* **Data to use**:
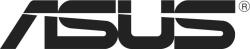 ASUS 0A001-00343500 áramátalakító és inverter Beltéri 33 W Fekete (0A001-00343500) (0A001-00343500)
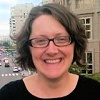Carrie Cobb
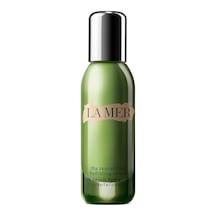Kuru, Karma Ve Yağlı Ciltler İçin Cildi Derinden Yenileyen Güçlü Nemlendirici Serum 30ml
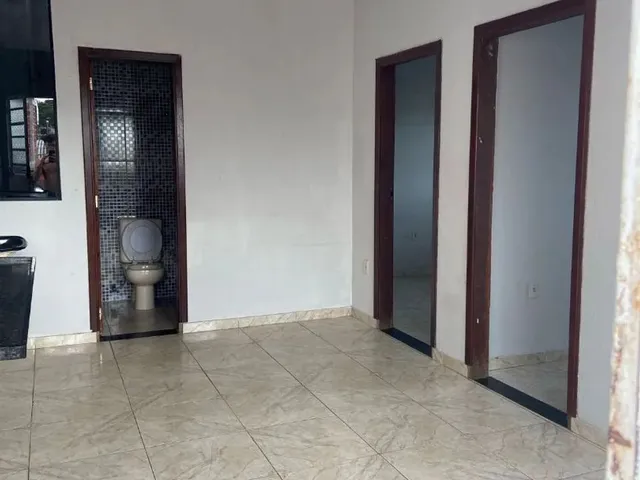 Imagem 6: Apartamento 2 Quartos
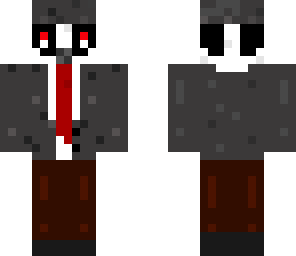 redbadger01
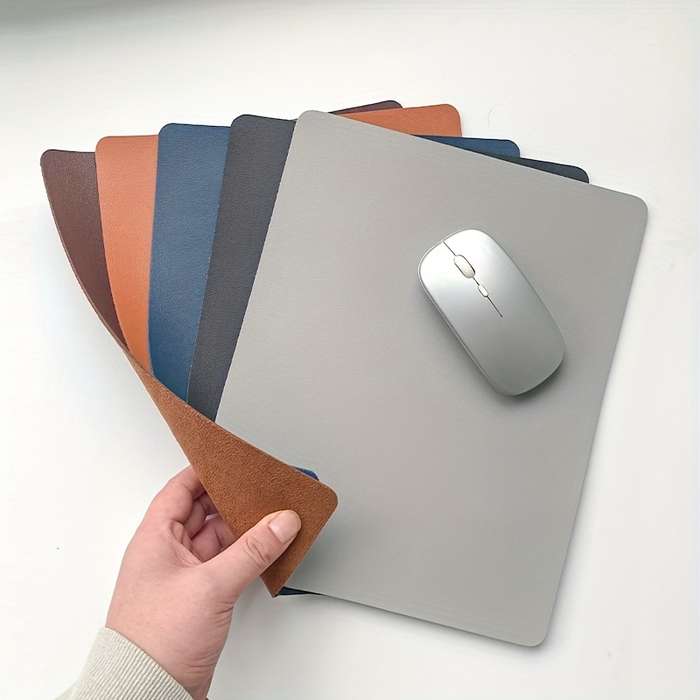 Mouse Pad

* **Problem requirements**: All the lines above are to be given again exactly as they read, with the pictures removed.

* **Exercise answer**:
 ASUS 0A001-00343500 áramátalakító és inverter Beltéri 33 W Fekete (0A001-00343500) (0A001-00343500)
Carrie Cobb
Kuru, Karma Ve Yağlı Ciltler İçin Cildi Derinden Yenileyen Güçlü Nemlendirici Serum 30ml
 Imagem 6: Apartamento 2 Quartos
 redbadger01
 Mouse Pad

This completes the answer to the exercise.